Quando è arrivata una macchina della polizia fermandosi proprio davanti a noi, pensavamo che la festa fosse finita e ci siamo immobilizzati tutti (io in quel preciso istante stavo insegnando a fotografare ad una bambina di 2 o 3 anni, Mariah, che rideva a crepapelle ogni volta che vedeva il risultato del suo scatto sul display), ma alla fine il militare si è rivelato essere il figlio di una delle nostre nuove amiche che, come tutti i maschi del mondo, era andato a prendere del cibo dalla madre.
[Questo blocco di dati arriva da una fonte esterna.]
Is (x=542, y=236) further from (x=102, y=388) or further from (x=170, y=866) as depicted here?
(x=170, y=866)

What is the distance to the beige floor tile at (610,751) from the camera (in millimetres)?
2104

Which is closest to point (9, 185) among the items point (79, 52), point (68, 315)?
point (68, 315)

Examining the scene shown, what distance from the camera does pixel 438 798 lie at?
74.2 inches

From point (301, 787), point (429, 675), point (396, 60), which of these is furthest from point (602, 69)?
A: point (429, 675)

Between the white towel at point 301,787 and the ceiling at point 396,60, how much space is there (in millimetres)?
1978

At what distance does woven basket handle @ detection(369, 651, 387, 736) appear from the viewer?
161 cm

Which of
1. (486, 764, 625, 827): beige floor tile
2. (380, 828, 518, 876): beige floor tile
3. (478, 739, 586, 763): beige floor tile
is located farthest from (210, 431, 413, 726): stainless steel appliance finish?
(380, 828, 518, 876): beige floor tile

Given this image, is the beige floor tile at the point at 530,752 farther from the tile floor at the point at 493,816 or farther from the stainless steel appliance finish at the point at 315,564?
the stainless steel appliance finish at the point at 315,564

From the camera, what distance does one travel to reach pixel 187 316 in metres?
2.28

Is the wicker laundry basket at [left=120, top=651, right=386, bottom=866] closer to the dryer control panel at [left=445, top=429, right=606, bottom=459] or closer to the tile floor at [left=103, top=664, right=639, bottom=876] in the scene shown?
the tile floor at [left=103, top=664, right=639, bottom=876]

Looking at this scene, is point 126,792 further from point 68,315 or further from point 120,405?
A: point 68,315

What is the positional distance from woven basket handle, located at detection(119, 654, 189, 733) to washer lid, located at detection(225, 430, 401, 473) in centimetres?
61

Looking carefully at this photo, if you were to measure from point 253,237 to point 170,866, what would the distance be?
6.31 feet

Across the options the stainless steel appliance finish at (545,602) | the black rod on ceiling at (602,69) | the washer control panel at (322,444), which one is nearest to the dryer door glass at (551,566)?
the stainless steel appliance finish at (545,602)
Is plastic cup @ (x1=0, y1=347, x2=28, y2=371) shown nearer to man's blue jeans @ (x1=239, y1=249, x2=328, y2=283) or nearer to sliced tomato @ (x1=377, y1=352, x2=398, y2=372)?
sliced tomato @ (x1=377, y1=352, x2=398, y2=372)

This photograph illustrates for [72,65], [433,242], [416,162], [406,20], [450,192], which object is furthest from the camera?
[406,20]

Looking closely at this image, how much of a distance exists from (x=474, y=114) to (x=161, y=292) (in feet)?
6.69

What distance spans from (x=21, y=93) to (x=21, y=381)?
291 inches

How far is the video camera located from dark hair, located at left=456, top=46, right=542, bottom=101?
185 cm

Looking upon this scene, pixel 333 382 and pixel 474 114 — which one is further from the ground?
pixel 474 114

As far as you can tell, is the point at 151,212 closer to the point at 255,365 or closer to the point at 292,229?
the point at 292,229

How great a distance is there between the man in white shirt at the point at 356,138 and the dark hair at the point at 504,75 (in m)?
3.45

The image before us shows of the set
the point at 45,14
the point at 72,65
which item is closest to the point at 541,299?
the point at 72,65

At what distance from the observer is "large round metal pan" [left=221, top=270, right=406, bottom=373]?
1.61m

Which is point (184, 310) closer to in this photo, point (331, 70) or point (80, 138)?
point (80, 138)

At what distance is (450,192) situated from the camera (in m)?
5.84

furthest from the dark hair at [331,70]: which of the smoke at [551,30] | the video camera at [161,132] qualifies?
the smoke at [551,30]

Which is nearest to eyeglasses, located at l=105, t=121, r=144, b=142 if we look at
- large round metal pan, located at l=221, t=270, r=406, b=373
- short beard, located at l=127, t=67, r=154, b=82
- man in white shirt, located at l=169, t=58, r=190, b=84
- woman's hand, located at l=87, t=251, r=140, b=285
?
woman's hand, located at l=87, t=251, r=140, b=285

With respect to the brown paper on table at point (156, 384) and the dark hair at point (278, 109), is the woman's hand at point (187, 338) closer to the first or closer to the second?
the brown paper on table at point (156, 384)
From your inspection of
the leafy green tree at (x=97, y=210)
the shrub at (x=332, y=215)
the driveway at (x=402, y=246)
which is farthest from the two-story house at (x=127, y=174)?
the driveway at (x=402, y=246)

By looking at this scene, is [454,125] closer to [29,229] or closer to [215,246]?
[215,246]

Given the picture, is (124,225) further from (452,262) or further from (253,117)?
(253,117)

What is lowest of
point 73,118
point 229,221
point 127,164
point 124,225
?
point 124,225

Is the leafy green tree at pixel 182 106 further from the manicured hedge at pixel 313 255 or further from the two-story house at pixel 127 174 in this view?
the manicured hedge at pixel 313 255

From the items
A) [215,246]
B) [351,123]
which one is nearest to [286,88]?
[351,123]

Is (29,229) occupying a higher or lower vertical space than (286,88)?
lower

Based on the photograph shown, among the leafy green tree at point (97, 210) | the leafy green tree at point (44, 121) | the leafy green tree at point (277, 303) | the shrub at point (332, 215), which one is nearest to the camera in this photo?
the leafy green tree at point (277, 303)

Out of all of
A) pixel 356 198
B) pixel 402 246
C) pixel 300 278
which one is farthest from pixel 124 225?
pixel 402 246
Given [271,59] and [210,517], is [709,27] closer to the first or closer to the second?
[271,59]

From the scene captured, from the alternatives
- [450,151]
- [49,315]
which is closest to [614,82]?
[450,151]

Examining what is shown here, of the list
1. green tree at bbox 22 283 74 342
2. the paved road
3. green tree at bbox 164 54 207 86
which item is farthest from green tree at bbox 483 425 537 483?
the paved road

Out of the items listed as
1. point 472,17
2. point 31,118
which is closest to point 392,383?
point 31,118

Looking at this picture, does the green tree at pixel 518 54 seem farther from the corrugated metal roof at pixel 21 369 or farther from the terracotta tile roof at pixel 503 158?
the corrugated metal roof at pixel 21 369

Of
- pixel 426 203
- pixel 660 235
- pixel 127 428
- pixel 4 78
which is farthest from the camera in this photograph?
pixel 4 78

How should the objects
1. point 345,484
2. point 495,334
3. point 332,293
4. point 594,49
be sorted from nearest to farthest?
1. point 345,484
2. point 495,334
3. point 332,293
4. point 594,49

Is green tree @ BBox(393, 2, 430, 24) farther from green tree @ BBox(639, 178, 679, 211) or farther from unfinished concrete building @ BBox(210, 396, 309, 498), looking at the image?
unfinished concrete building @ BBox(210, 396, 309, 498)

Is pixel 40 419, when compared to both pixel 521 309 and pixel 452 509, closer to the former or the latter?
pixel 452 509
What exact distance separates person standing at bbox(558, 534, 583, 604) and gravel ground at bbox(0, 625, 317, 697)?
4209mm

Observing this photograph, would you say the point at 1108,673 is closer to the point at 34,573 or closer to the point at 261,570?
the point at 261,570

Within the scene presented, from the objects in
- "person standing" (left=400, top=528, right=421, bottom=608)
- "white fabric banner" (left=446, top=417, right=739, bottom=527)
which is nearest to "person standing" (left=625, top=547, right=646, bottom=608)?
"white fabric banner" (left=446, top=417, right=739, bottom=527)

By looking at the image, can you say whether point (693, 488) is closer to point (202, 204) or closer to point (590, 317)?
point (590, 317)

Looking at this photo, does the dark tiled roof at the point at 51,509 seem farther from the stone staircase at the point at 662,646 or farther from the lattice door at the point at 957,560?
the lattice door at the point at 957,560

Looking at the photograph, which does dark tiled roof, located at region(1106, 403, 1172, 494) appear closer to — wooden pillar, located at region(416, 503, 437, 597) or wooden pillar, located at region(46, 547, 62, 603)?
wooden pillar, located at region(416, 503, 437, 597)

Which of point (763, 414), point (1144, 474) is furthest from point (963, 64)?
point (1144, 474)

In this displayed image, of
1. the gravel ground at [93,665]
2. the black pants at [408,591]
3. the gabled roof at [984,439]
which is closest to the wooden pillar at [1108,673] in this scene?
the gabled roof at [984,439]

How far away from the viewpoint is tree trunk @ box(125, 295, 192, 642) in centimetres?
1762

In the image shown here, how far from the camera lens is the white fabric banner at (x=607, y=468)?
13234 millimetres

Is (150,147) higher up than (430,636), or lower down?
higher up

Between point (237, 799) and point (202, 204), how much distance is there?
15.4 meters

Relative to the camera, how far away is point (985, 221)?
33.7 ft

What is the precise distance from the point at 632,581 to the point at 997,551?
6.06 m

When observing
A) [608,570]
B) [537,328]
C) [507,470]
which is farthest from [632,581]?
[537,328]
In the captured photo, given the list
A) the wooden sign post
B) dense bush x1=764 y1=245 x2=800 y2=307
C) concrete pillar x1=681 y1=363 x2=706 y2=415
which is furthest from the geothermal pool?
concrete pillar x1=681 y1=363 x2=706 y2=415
Poco dopo è arrivato Mohammed un signore con delle mani più grandi di Gianni Morandi, rubando la scena alle donne ci ha invitati a casa sua; è qui che assaggiamo l’ospitalità omanita: ci dissetiamo con della buonissima acqua piovana, del tè e mangiamo la fafaia (così si chiama la papaia qui) raccolta nel suo giardino. È difficile riuscire a riprendere il nostro viaggio, Mohammed ci vuole per pranzo, ma troviamo la forza di rifiutare e siamo di nuovo on the road fino alla famigerata Snoopy Island, un grosso scoglio battezzato così da qualcuno che evidentemente era riuscito a trovare della droga in giro.
Tuffarci in mare è stato liberatorio, eravamo tutti accaldati e stanchi io avevo i capelli come un cespuglio di paglia secca, Guido era di un colore rosso magenta, il Castri pezzato come uno dei tori del giorno prima e Walter… mah, Walter tutto sommato stava bene.
Anche in questo stato il mare ci ha accolti mostrandoci di quanta vita è capace, abbiamo terminato il nostro weekend nuotando tra pesci coloratissimi, tartarughe e giganti seppie aliene.
I 3 maschi dicono che c’era pure uno squalo, io non l’ho visto, pare che si sia allontanato nuotando sotto di me, ma avevo la testa fuori dall’acqua in quel momento e me lo sono perso… all’inizio ho pensato che fosse un tipico scherzo da maschi: “hai un ragno in testa”, “c’è uno squalo sotto di te”, ma poi ho notato le loro facce spaventate e ho ripensato al modo disperato in cui hanno urlato “c’è uno squalo!!!” e ho capito che non era una burla… mi spiace solo non aver provato anche io quel misto di eccitazione e paura che puoi avere vedendo una di queste creature fiere e bistrattate.

Se hai letto tutto fino a qui, prima di tutto: grazie, secondo significa che l’Oman è un posto che devi visitare, pensaci e fallo senza appoggiarti a viaggi organizzati, è un paese sicuro, economico e pressoché incontaminato.
L’Oman ha molte altre meraviglie che io non ho ancora visto: la via dell’incenso, la coltivazione delle rose per la produzione della famosa “acqua di rose”, un deserto pazzesco, montagne altissime, lussureggianti e lunari, un mare incontaminato dove nuotano delfini e molto altro.
Ma sono le persone a renderlo ancor più speciale, forse perché la loro curiosità nei nostri confronti è pari alla nostra, forse ancora non hanno avuto tempo di odiare il turismo, visto che è solo da pochi anni che le frontiere sono aperte, o forse è proprio la loro indole, in ogni caso per la prima volta nella mia vita mi sono sentita un’esploratrice e non una turista.